Last weekend I sat down and built a flash diffuser using foamcore, white paper and white duct tape. I wanted something that would be super quick to set-up with the flash mounted directly onto the camera hotshoe (I am a big believer in the KISS principle). The working distance for my 35mm macro lens is only 3.5 cm when is focussed to maximum (1:1) magnification, so I needed a diffuser that would effectively light a subject at that distance. 

The new diffuser is strong but extremely light, and fits snugly on the flash (and cost pennies to make). The photo below of a weevil taking a drink of water was the first picture I took using it. I’m very pleased with the result. Of course it helps that I was photographing such a pretty insect! 

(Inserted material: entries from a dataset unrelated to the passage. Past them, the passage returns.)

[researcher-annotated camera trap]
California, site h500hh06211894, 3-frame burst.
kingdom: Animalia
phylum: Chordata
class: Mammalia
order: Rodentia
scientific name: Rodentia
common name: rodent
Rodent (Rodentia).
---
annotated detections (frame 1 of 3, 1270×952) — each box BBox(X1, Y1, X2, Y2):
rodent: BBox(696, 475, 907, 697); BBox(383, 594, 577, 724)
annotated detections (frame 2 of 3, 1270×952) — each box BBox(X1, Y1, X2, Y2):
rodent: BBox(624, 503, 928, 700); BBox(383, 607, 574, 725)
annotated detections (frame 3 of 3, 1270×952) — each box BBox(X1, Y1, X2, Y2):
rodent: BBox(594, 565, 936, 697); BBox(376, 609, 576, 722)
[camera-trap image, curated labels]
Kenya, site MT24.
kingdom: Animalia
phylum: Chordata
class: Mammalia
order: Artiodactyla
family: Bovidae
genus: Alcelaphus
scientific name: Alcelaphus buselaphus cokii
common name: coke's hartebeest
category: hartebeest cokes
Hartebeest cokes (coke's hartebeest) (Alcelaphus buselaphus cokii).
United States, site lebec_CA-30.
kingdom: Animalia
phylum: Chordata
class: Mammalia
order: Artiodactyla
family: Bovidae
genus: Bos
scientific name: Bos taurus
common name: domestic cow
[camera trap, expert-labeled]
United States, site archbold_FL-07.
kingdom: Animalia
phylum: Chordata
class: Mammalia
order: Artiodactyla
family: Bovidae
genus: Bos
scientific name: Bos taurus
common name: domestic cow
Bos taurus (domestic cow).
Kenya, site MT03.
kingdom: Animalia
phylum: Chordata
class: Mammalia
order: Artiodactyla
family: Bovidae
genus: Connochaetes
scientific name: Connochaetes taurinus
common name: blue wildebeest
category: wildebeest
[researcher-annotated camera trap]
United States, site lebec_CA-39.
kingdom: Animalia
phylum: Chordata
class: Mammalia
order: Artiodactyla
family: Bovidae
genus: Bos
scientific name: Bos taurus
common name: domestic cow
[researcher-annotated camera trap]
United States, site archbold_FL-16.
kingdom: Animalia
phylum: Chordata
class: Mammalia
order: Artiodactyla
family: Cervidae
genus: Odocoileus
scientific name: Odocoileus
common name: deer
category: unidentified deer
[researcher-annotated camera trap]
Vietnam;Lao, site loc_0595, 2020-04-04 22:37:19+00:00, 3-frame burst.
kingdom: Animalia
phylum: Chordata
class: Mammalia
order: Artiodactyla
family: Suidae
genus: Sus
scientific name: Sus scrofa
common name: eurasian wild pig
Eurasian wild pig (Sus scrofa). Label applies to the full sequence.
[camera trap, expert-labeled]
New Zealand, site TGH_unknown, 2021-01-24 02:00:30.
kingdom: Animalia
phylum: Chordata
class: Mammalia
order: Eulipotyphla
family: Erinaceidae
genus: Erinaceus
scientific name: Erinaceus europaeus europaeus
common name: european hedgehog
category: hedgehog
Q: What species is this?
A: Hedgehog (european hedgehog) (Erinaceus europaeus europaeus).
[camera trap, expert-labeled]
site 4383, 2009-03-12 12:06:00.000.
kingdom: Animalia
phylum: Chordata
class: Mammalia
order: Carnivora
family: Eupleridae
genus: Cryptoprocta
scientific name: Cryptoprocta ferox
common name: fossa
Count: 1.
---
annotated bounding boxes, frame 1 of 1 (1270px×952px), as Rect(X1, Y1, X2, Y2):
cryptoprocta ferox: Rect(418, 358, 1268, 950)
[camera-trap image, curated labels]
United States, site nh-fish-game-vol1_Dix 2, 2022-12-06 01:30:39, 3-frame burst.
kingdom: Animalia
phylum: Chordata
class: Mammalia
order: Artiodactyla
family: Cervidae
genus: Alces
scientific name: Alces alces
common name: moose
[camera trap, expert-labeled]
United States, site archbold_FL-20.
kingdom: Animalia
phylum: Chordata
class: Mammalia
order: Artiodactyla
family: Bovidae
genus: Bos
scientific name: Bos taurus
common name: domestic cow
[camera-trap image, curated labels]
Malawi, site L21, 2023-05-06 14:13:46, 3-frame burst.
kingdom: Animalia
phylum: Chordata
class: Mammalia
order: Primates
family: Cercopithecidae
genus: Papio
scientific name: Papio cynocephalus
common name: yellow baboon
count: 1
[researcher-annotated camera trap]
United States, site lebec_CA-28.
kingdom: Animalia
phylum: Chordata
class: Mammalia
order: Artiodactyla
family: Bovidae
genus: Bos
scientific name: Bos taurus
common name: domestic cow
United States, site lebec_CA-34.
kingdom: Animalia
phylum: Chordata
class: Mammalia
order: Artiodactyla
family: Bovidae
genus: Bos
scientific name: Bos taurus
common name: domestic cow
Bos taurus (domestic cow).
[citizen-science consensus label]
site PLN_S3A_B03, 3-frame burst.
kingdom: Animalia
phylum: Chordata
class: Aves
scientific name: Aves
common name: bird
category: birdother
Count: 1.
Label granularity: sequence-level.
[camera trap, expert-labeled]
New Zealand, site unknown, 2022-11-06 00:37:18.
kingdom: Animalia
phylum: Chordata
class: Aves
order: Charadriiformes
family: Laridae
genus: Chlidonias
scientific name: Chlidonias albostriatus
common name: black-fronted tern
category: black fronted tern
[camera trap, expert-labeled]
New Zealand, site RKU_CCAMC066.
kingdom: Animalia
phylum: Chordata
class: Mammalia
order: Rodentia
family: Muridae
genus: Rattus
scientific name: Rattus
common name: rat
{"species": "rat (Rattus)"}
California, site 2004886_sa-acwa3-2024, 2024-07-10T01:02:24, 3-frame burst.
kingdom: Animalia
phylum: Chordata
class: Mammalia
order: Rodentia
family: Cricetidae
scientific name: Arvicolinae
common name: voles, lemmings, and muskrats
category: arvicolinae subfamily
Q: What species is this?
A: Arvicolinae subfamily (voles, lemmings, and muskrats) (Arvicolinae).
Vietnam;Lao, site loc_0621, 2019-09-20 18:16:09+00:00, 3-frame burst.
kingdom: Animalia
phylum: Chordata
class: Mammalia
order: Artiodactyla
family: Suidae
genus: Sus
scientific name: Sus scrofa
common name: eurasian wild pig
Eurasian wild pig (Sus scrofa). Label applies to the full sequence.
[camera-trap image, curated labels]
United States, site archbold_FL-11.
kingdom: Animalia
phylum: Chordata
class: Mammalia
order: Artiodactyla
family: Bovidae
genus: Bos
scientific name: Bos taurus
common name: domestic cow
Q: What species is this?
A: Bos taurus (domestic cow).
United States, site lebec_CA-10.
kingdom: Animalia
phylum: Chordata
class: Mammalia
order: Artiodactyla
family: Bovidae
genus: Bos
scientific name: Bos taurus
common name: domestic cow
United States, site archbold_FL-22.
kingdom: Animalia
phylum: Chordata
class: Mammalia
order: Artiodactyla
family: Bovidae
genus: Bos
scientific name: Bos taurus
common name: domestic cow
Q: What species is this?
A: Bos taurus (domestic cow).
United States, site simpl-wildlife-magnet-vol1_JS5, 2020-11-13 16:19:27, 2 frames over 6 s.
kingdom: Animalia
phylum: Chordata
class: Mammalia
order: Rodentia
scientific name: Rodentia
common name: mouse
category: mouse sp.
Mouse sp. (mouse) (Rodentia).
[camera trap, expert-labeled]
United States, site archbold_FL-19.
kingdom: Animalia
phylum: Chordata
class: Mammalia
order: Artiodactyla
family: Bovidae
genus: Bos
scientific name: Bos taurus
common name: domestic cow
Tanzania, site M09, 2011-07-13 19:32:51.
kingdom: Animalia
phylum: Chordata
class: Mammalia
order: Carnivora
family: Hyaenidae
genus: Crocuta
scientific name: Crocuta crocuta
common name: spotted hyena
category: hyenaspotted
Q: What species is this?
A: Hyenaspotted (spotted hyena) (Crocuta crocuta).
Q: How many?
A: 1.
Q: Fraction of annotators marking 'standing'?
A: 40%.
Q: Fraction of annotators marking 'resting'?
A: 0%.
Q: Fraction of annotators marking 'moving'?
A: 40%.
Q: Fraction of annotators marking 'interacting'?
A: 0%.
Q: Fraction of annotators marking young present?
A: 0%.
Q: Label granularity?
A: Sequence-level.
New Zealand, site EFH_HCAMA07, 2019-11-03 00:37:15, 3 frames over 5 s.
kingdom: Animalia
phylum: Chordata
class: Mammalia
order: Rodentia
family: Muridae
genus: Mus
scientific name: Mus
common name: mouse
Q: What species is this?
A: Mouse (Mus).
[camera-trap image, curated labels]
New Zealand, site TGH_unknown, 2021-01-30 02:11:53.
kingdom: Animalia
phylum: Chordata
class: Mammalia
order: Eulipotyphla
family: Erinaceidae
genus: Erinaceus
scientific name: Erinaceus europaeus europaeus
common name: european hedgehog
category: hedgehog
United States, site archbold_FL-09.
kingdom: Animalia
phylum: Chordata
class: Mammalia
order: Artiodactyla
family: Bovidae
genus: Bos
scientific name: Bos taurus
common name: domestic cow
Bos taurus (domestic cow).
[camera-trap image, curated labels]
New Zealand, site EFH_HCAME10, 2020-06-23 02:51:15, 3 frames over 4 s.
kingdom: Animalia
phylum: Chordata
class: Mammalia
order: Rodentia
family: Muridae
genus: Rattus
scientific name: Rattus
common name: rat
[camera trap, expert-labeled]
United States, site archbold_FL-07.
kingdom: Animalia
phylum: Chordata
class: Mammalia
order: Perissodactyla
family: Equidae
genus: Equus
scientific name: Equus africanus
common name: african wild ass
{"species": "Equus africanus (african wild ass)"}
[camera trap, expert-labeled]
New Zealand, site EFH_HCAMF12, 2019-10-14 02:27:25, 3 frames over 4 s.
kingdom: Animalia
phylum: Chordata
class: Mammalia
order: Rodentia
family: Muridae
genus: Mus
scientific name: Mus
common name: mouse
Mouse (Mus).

I don’t know if anyone would be interested, but I posted diagrams and instructions for making a similar diffuser on my blog. 

Cheers,
EC
www.macrocritters.wordpress.com


P6170307 weevil re edit2 copyright ernie cooper 2013_filtered by ernie.cooper, on Flickr


----------



## Ashok (Dec 11, 2006)

That's an amazing photo

Looked at your photostream, there's some great photos in there. wow!


----------



## the_deeb (Mar 19, 2009)

Great picture and great blog. I really like your light diffuser idea.


----------



## Zorfox (Jun 24, 2012)

Your photography is stunning! I think you've done this before lol


----------



## pinkman (May 16, 2013)

just wow. very cool, i enjoy stuff like this.


----------



## Da Plant Man (Apr 7, 2010)

Were there two? And if there was did you pick the lesser of the two weevils? :hihi:


Your photography is stunning. I am saving up for a decent full frame setup myself and can't wait to try some stuff like that.


----------



## EWTC (Aug 7, 2010)

Ashok said:


> That's an amazing photo
> 
> Looked at your photostream, there's some great photos in there. wow!


 
Thanks!
EC


----------



## EWTC (Aug 7, 2010)

Thanks everyone!


----------



## EWTC (Aug 7, 2010)

Da Plant Man said:


> Were there two? And if there was did you pick the lesser of the two weevils? :hihi:
> 
> 
> Your photography is stunning. I am saving up for a decent full frame setup myself and can't wait to try some stuff like that.


LOL!!! I wish I'd thought of that line! I just might need to use that...

EC


----------



## thelub (Jan 4, 2013)

Fantastic photography!


----------



## nofearengineer (Mar 20, 2013)

Un-frigging-believable.


----------